Mardi 5 juin 2007

 

Les premières fois de Paris

On commence à avoir un peu mal aux pieds à force de marcher dans Paris. Alors, arrivés dans la grande cour du Louvre, on s'assoit, à deux pas de la grande pyramide de verre, sur le rebord d'un petit bassin. Sur l'eau, un canard observe les touristes en groupes, avant de plonger la tête et les pattes en avant. Quelqu'un dit : "ça doit être cool, quand même, d'être canard au Louvre !" Les deux autres acquiescent, les yeux rivés sur le canard qui nage de long en large dans son bassin. Autour de nous s'élèvent les grands bâtiments de l'ancienne demeure des rois de France. O. dit : "vous vous rendez compte comme c'est immense ! C'est fou d'avoir construit tous ces bâtiments ! Combien de temps a-t-il fallu pour édifier tout ça ?" Sans répondre à sa question, nous suivons des yeux les longs murs de pierre qui enferment la cour intérieure dans la mémoire d'un passé noble et respectable. Tandis que les statues des illustres nous contemplent de leur hauteur, nous essayons de percer du regard les grandes vitres des fenêtres. Que se cache-t-il derrière ces fenêtres ? Qu'il a-t-il dans ces défilés de pièces qui semblent ne pas avoir de fin ? Est-ce possible que ce soit encore le musée du Louvre qui s'étale jusqu'aux greniers qui se dissimulent sous les toitures ? Nous avons les questions, nous n'avons pas les réponses. Au pied des murs de pierre, on imagine les touristes poser les mêmes questions dans d'autres langues, émerveillés devant le poids d'un passé qui chante encore aujourd'hui la gloire des Rois. Les touristes sont moins nombreux que dans la journée. Déjà, le soir tombe et dans quelques dizaines de minutes ce sera la nuit. Mais les flashes crépitent. Le canard, au pied de la pyramide, est immortalisé et bientôt se retrouvera au Japon, en Italie ou en Amérique, aux côtés, peut-être, d'un pigeon de Montmartre ou d'une mouette des bords de Seine.

### CONSIGNES
**A)** Répondez aux questions suivantes d'après le texte sur le Louvre :
(i) Où le groupe s'assoit-il dans la grande cour ?
(ii) Que fait le canard avant de plonger ?
(iii) Dans quels pays le canard se retrouvera-t-il bientôt, selon le texte ?
**B)** Indiquez si chacune des affirmations suivantes est conforme au texte sur le Louvre, en citant les mots qui le montrent :
(i) Les touristes sont plus nombreux le soir que dans la journée.
(ii) Quelqu'un répond à la question de O. sur la durée de la construction.
(iii) Les bâtiments sont présentés comme l'ancienne demeure des rois de France.
**C)** Résumez sous forme de liste le paragraphe du texte sur le Louvre qui commence par « On commence à avoir un peu mal aux pieds », en conservant ses faits principaux.

### Enregistrements extraits
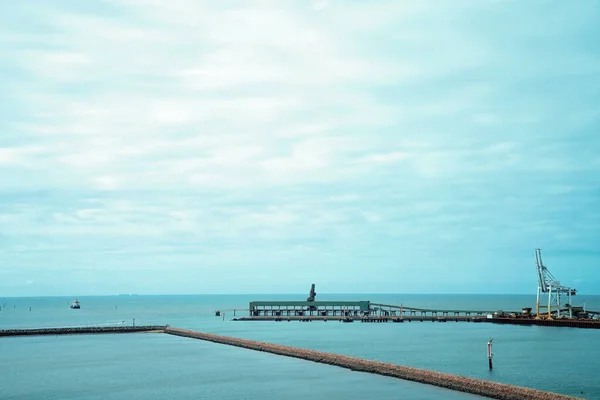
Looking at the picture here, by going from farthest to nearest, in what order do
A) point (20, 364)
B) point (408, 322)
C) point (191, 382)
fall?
1. point (408, 322)
2. point (20, 364)
3. point (191, 382)

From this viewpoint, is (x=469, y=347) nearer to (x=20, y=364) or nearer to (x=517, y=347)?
(x=517, y=347)

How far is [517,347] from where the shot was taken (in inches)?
3100

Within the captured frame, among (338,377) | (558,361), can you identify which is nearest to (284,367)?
(338,377)

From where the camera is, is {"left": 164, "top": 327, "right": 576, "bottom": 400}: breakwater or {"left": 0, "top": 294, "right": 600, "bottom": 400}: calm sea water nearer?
{"left": 164, "top": 327, "right": 576, "bottom": 400}: breakwater

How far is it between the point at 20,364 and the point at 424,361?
41.4 m

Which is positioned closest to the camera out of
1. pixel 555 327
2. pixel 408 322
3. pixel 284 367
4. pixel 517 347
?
pixel 284 367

### CORRIGÉ
**A)**
(i) Sur le rebord d'un petit bassin, à deux pas de la grande pyramide de verre.
(ii) Il observe les touristes en groupes.
(iii) Au Japon, en Italie ou en Amérique.

**B)**
(i) Non : « Les touristes sont moins nombreux que dans la journée. »
(ii) Non : « Sans répondre à sa question, nous suivons des yeux les longs murs de pierre »
(iii) Oui : « les grands bâtiments de l'ancienne demeure des rois de France »

**C)**
- Fatigué de marcher dans Paris, le groupe s'assoit dans la grande cour du Louvre, sur le rebord d'un petit bassin proche de la pyramide de verre.
- Un canard y nage et plonge sous le regard des touristes.
- O. s'étonne de l'immensité des bâtiments, anciennes demeures des rois de France, et se demande combien de temps a pris leur construction. Personne ne répond.
- Le groupe s'interroge sur ce que cachent les fenêtres et les pièces, sans trouver de réponse.
- Le soir tombe et les touristes sont moins nombreux, mais les flashes crépitent et le canard est photographié.